Top 12 Health Issues Facing Australian Children
1. Indigenous Health – life expectancy for Aboriginal and Torres Strait Islanders is an alarming 20 years behind that for all Australians, indigenous babies die at three times the rate of other Australians and children at double the rate.
2. Mental Health – experts are convinced more and more Australian children are suffering poor mental health with depression, suicide and behavioural disorders on the rise. Children from step, blended or sole parent families are more than twice as likely to have a mental health problem.
3. Obesity – with type 2 diabetes increasingly affecting children, much of the blame is being laid on rising levels of overweight and obesity. Flow on effects include rising levels of heart disease, stroke, high blood pressure and depression as children reach adulthood and beyond.
4. Asthma – the most common health condition among Australia children and the most frequent cause of hospitalisation and medical care. Prevalence has now stabilised at about 13% after rising since the early 1980s.
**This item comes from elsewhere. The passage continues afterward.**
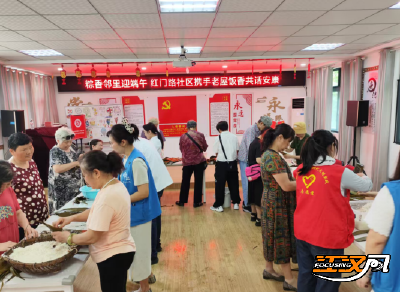 我们的节日·端午 | 沙市区红门路社区：携手社企共话安康 粽叶飘香迎端午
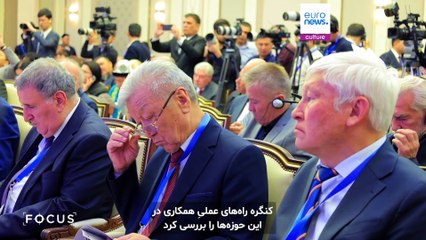 تاشکند میزبان کنگره‌ای برای تقویت همکاری‌های فرهنگی و آموزشی آسیای میانه است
Incidence is highest among children aged 5-9 at 16%.
5. Infant Mortality – Australia's infant mortality rate has halved over the last two decades, however infants still account for two out of three deaths among children aged under 15. Those from low socioeconomic areas are twice as likely to die before their first birthday.
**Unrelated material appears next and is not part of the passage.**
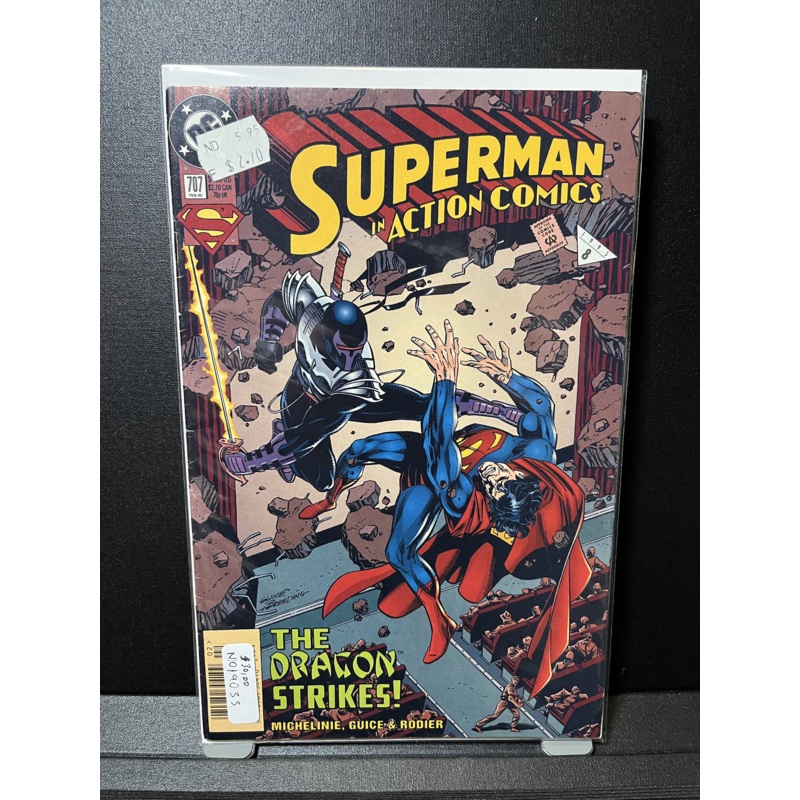 Superman In Action Comics #707 The Dragon Strikes DC Comics 1995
6. Child Abuse, Neglect and Domestic Violence – with more victims being counted and reported, experts believe the prevalence of child abuse and neglect is on the rise. It is a major cause of disability and has a lifelong impact on health, mental health and participation in society.
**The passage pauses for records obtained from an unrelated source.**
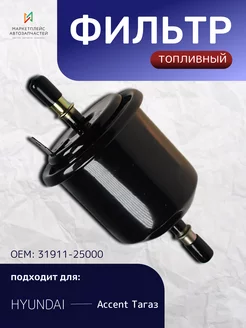 Фильтр топливный Хендай Accent ТагАЗ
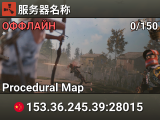 服务器名称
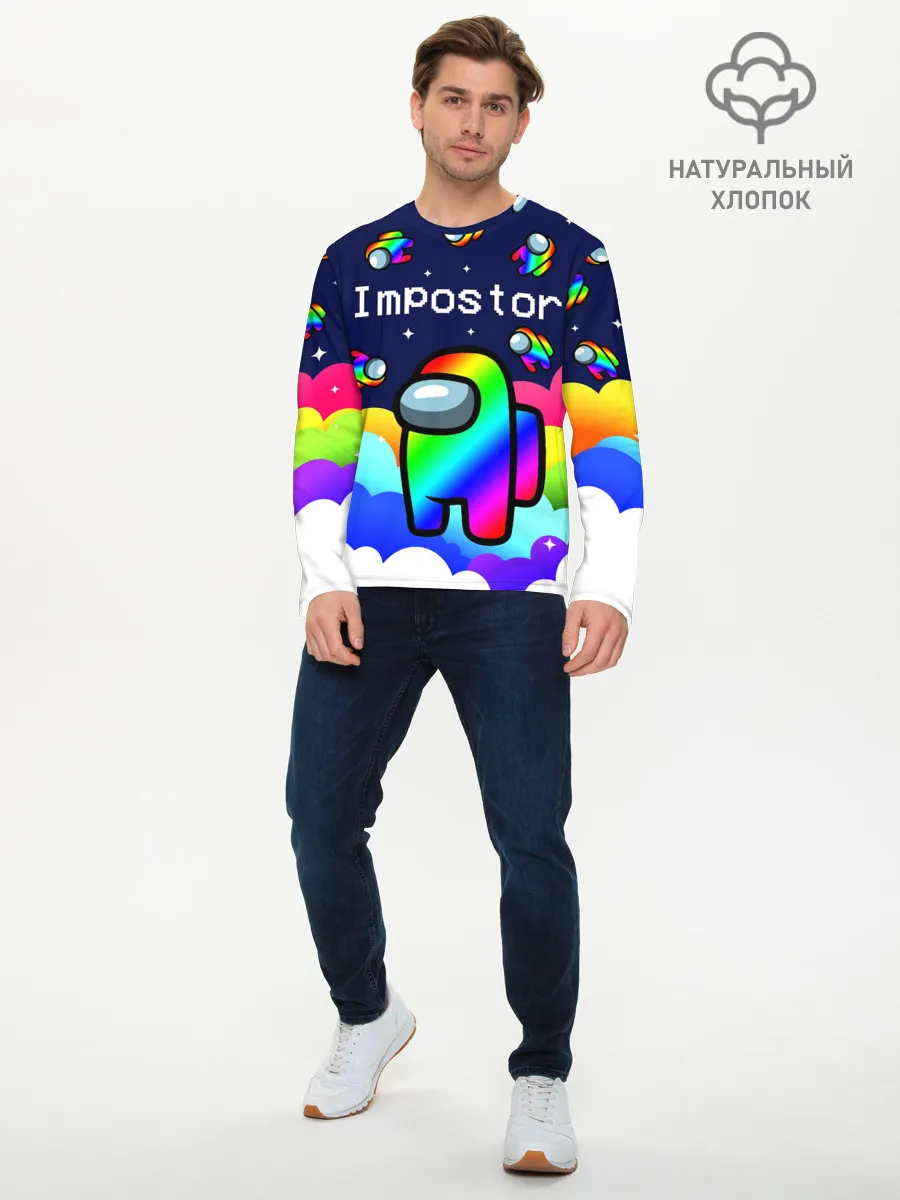 Мужской лонгслив базовый / РАДУЖНЫЙ IMPOSTOR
7. Diabetes – Australia is facing a future diabetes epidemic with type 1 (or juvenile) and type 2 (late onset) on the rise. Type 2 is uncommon in people under 40 yet more and more cases are emerging among young Australians. Experts are still unsure why type 1 is increasing and are striving to find out.
8. Immunisation – vaccine coverage needs to exceed 90% to stop ongoing transmission of diseases but only 84% of six year olds were fully immunised in 2004. As we develop more and more effective vaccines, the challenge is how to give them all and, with many diseases now disappearing, how to ensure parents stay committed to immunisation.
9. Childhood Injury and Poisoning – with the threat of infectious diseases dramatically reduced, the percentage of deaths resulting from accidents including car smashes, drowning, burns and poisoning has surged and now accounts for four in 10 deaths of children aged 1-14.
10. Disability – some 320,000 Australian children are currently diagnosed with a disability – intellectual, behavioural, mental or physical. Worryingly the proportion of children with a disability is highest among low-income households, placing further strain on families struggling to cope.
11. Cancer – whilst the incidence of childhood cancer remains stable, research has delivered huge treatment improvements in some types, especially leukaemia, resulting in five-year relative survival rates above 70%. Despite this dramatic improvement, survival rates for other types of cancer are still low.
12. Sun Awareness – with a skin cancer epidemic hitting older Australians, experts believe sun exposure during childhood is an important risk factor. Two in three Australians will get skin cancer in their life so it is vital Australians continue to lead the world in melanoma research and practice good sun awareness.